▸ Action requise 1:
Répondez aux questions suivantes d'après le texte sur le financement des infrastructures de transport :
(a) Quelle croissance minimale du trafic routier les schémas de services collectifs de transports prévoient-ils entre 2001 et 2020 ?
(b) Quel réseau a trop longtemps souffert de crédits d'entretien insuffisants ?
(c) Quelle hypothèse de travail la mission a-t-elle retenue au sujet des cofinancements des collectivités territoriales ?
▸ Action requise 2: Rédigez la suite du texte sur le financement des infrastructures de transport, en reprenant après sa dernière phrase.

▸ Texte de la page:
────────────────────────────────────────

Pour apprécier l’évolution des trafics entre 2001 et 2020, la mission s’est fondée sur les prévisions figurant dans les schémas de services collectifs de transports :

- pour la route une croissance de 50% minimum ;

- pour le trafic ferroviaire de voyageurs une croissance du même ordre mais qui dépend beaucoup de la construction de nouvelles lignes à grande vitesse ;

-pour le trafic ferroviaire de fret, les prévisions figurant dans ces schémas lui ont paru surestimées dans la mesure où l’effet d’offre résultant des nouvelles infrastructures, qui a un impact sensible sur la demande de transports de voyageurs, ne paraît pas jouer dans les mêmes proportions pour le transport de fret.

Ces taux de croissance mettent en évidence que, pour continuer à disposer d’un système de transports performant, sûr et qui réponde aux besoins des particuliers et à ceux de l’économie dans l’espace européen, notre pays doit continuer à développer une politique d’investissement dans les infrastructures de transports.

2. La réforme autoroutière, l’article 4 du décret portant statut de Réseau ferré de France (RFF), la faiblesse des ressources propres de Voies navigables de France (VNF), rendent incontournables pour la quasi-totalité des investissements d’infrastructures des apports de fonds publics sous la forme de subvention. Parallèlement la réforme autoroutière devrait apporter en dividendes au budget de l’Etat au moins 5 Md. d'ici à 2020.

Ce financement direct sur crédits publics impose de choisir les investissements en tenant le plus grand compte des résultats des études économiques, en s’efforçant notamment de rapporter le bénéfice socio-économique actualisé à la contribution publique nécessaire à l’équilibre des opérations envisagées.

3. Les grands projets d’infrastructures ont tous, dans des proportions variables, un intérêt national et un intérêt régional, voire local. Il est donc souhaitable que les collectivités territoriales et notamment les Régions continuent d’être étroitement associées aux études et à la mise au point des projets, ainsi qu’à leur financement. La mission a pris comme hypothèse de travail la poursuite de ces cofinancements.

En outre, certains projets présentent un fort intérêt européen. Si le cofinancement communautaire existe bien, il reste faible en regard du coût souvent très élevé des projets.

4. La mission a pris acte de la nécessité, mise en évidence par plusieurs rapports (Cour des Comptes, Conseil général des Pont et Chaussées) d’augmenter les crédits consacrés à l’entretien et à la restauration des réseaux d’infrastructures. Ceci est notamment valable pour le réseau fluvial qui a trop longtemps souffert de crédits d’entretien insuffisants. Il existe également des besoins financiers significatifs pour l’entretien et la réhabilitation du réseau routier. Quant au réseau ferroviaire, RFF a fait état d’importants besoins d’investissements de régénération. La mission a intégré dans ses perspectives financières l’augmentation souhaitée des crédits correspondants pour chacun de ces réseaux mais n’a pas mené sa propre évaluation de ces besoins.

────────────────────────────────────────

▸ Les données:
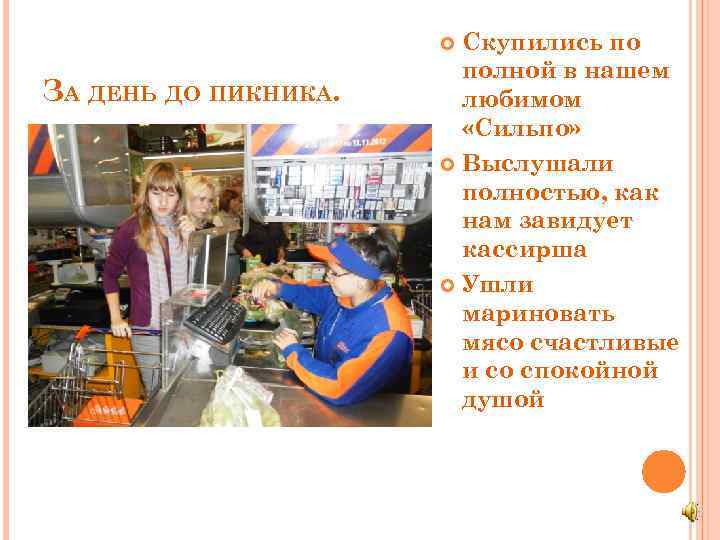Скупились по полной в нашем любимом «Сильпо» Выслушали полностью, как нам завидует кассирша Ушли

────────────────────────────────────────

▸ Réponse rédigée 1:
(a) Une croissance de 50 % au minimum.
(b) Le réseau fluvial.
(c) La poursuite de ces cofinancements.

▸ Réponse rédigée 2:
5. La mission a mis en évidence les délais très importants d’études, de concertations et de procédures préalables au démarrage des travaux des grandes infrastructures. Elle évalue à 10 à 12 ans le délai qui peut séparer le début des premières études préalables au débat public du démarrage effectif des travaux. La mise en service intervient donc 14 à 17 ans après le lancement premières études. La mission souligne que pour être réaliste et performante, la programmation doit bien intégrer ces délais.

6. Compte tenu des besoins en fonds publics nécessaires au financement des grandes infrastructures, la mission insiste sur la nécessité de bien contrôler les coûts prévisionnels des opérations. Elle constate en particulier que le coût des opérations en milieu urbain ou périurbain a tendance à augmenter très fortement, ce qui est préoccupant. La mission suggère que, pour des opérations difficiles, par exemple les contournements d’agglomérations, les infrastructures en Ile-de-France, ou encore les infrastructures dans des zones sensibles, il soit constitué des équipes dédiées ayant la responsabilité de ces opérations et un temps suffisant à y consacrer. Elle suggère aussi que les études préalables au débat public soient suffisamment approfondies pour permettre, pendant le débat, un dialogue fondé sur des estimations réalistes des coûts et des capacités propres de financement du maître d’ouvrage. Il convient en particulier d’avoir à l’esprit qu’une concession autoroutière est juridiquement fragile si le taux de subvention par des fonds publics est trop important.

L’EVALUATION DES PROJETS

7. Les opérations ont été évaluées au regard de leur rentabilité socio-économique, des besoins en fonds publics qu’elles nécessitent, des enjeux qu’elles représentent pour la politique européenne des transports, pour l’intermodalité, la sécurité routière, l’environnement, l’aménagement et le développement durable du territoire et en s’assurant qu’il a bien été tenu compte des possibilités offertes par une meilleure utilisation des infrastructures existantes.

 

8. Projets fluviaux Dans le domaine fluvial la mission recommande que la réalisation de la section centrale de la liaison Seine-Nord soit reportée au-delà de l’horizon 2020 des schémas de service, sa rentabilité socio-économique étant insuffisante du fait de perspectives de trafic beaucoup trop faibles en regard du coût très élevé de l’investissement (2,6 Md.).

En ce qui concerne le projet d’écluse fluviale de Port 2000, la mission réserve son jugement dans l’attente de l’achèvement des études techniques, socio-économiques et financières du projet et de ses alternatives. L’objectif est de ne pas défavoriser la voie d’eau dans la desserte de Port 2000.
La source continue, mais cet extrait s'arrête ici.